The pebble- to cobble-sized basalt clasts found in Early Cretaceous (Barremian- to early Aptian-aged) claystone and calcareous claystone below the thick breccia unit in Hole 899B exhibit a range of textures and vesicularity. Some basalt clasts are vesicular, and the vesicles are often filled with secondary white or pink minerals. Some basalt clasts have obvious discolored weathering rinds. Part of a highly altered autobrecciated basalt clast (interval 149-899B-26R-1, 115-118 cm) was analyzed in this study but no thin section was made because this friable rock fragmented badly during transport. The diabase clasts were called microgabbro clasts in the Initial Reports volume (Sawyer, Whitmarsh, Klaus, et al., 1994) because of a lack of obvious plagioclase laths regarded as characteristic of a diabasic texture. However, the diabase clasts have relatively short plagioclase laths and intergranular textures when observed in thin section and should be called diabase clasts rather than microgabbro clasts. Only ten nonvesicular and nonbrecciated basalt and diabase clasts were sampled for analysis and only eight of the ten clasts were thin sectioned. The five basalt clasts that were thin sectioned exhibit three distinctive textures that indicate different cooling histories and suggest derivation from separate sources, whereas the three diabase clasts have similar textures.

§ **DATASET CONTENT**
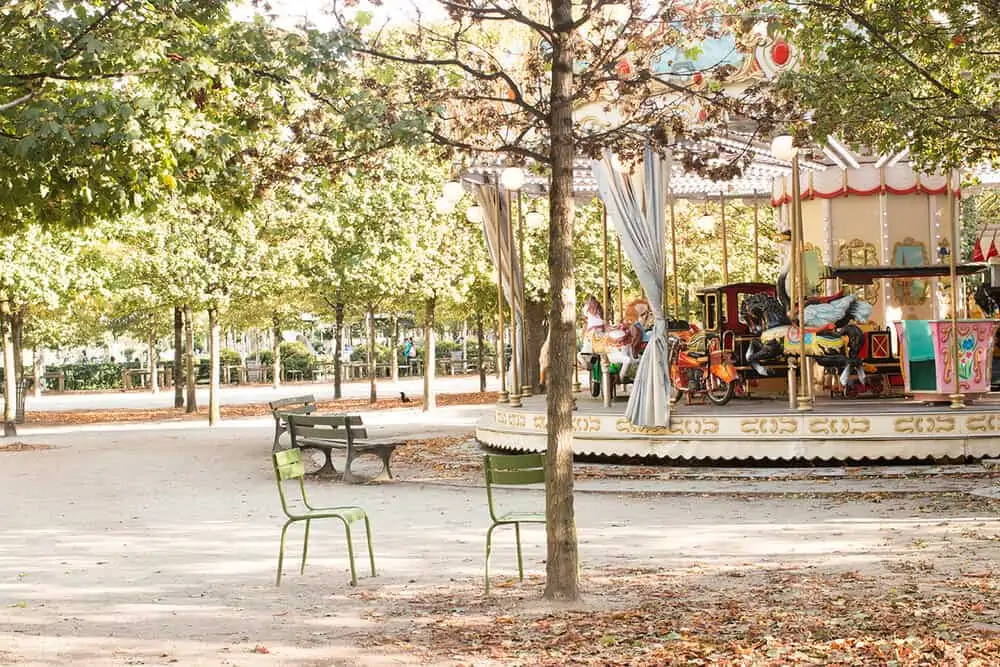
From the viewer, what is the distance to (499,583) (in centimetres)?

§ **TO DO**
Carry the account of the basalt and diabase clasts from Hole 899B forward, starting right after its final sentence.

§ **WRITTEN RESPONSE**
Two of the five thin-sectioned basalt clasts (interval 149-899B-27R-1, 19-26 cm, and interval 149-899B-29R-1, 99-102 cm) are porphyries in which 20% to 25% of the clasts consist of a range of large to small, twinned plagioclase phenocrysts with occasional zoning (Fig. 4). A microprobe traverse across one of the phenocrysts in a basalt clast from interval 149-899B-27R-1, 19-26 cm, indicates it has a relatively uniform composition near An80 (Fig. 5) and a low K content (An80.76, Ab19.07, Or0.17). The plagioclase phenocrysts are relatively fresh in the basalt clast from interval 149-899B-27R-1, 19-26 cm, but are more badly altered in the basalt clast from interval 149-899B-29R-1,99-102 cm. What appear to be completely replaced olivine phenocrysts also occur in both of these porphyries. Two other basalt clasts (interval 149-899B-27R-1, 13-15 cm, and interval 149-899B-31R-1, 9-14 cm) have spherulitic to variolitic textures and the Initial Reports volume (Sawyer, Whitmarsh, Klaus, et al., 1994) refers to their variolitic texture. The remaining four clasts, a basalt clast from interval 149-899B-27R-1, 33-40 cm, and three diabase clasts from interval 149-899B-34R-1, 58-62 cm, interval 149-899B-35R-1, 0-7 cm, and interval 149-899B-36W-1, 37-42 cm, all have intergranular textures. Interval 149-899B-27R-1, 33-40 cm, contains a fine grained intergranular textured basalt that is badly altered with silicification and oxidation obscuring much of the original mineralogy. The other three intergranular textured clasts are coarser grained diabases that were called microgabbro clasts in the Initial Reports volume (Sawyer, Whitmarsh, Klaus, et al., 1994). These diabase clasts consist of 50% to 60% short plagioclase laths surrounded largely by fragments of clinopyroxene in various stages of alteration. The alteration material includes acicular masses of actinolite, brown biotite, and locally abundant iron oxide stain. The coarser diabase clasts must be derived from a flow interior, a dike, or a sill. The variable textures of the basalt clasts suggest a variety of sources rather than a single source. By contrast, the diabase clasts appear more uniform suggesting a single source. The source or sources of these clasts will be explored by comparing compositional data with that of typical basalts from known sources.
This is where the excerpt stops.